2,7 milhões de crianças e adolescentes trabalham no Brasil


O Mapa do Trabalho Infantil, divulgado nesta terça-feira (17), apresenta um quadro das 2,7 milhões de crianças e adolescentes cinco e 17 anos que trabalham no Brasil. Interativo, o mapa traz números que podem ser recortados por faixa etária, gênero, localização e tipo de atividade, passando por agropecuária e trabalho infantil doméstico. 

Dentro destes 2,7 milhões, 15% (406 mil) trabalham com carteira assinada, a partir dos 14 anos. As outras 2,3 milhões seguem sendo exploradas sem a proteção prevista na Constituição Federal, no Estatuto da Criança e do Adolescente (ECA) e na Lei do Aprendiz.

A reportagem da Carta Capital levanta algumas colocações interessantes: Em Minas Gerais e na Bahia são mais de três mil meninas entre cinco e nove anos trabalhando em regiões agrícolas em cada estado. Na Bahia, o número sobe para cerca de seis mil quando se faz o recorte para as crianças do gênero masculino, e em Minas Gerais são quase onze mil meninos.

Outro apontamento interessante do mapa: No Brasil, a cada três crianças em situação de trabalho infantil, duas são do sexo masculino. Entretanto, quando se olha para o trabalho doméstico, 94% são do sexo feminino.

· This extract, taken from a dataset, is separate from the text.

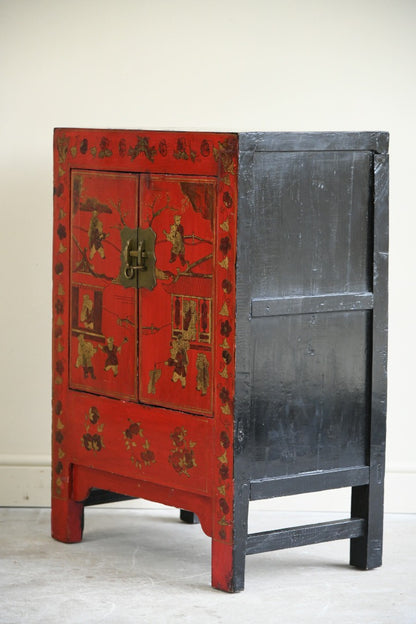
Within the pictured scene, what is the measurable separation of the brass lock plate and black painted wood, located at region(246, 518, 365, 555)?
837 mm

O Mapa do Trabalho Infantil é uma iniciativa Rede Peteca, parte da Associação Cidade Escola Aprendiz com o Ministério Público do Trabalho (MPT). As informações foram retiradas do cruzamento entre a Pesquisa Nacional por Amostra de Domicílios (Pnad) de 2015 e a pesquisa O Trabalho Infantil nos Principais Grupamentos de Atividades Econômicas do Brasil, realizada pelo Fórum Nacional de Prevenção e Erradicação do Trabalho Infantil (FNPETI).

Desigualdades regionais

Um dos dados que mais assustadores é a desigualdade regional. O Ceará, por exemplo, diminuiu em 77% do trabalho infantil entre 2004 e 2015. Já no Distrito Federal não se apresentou mudanças.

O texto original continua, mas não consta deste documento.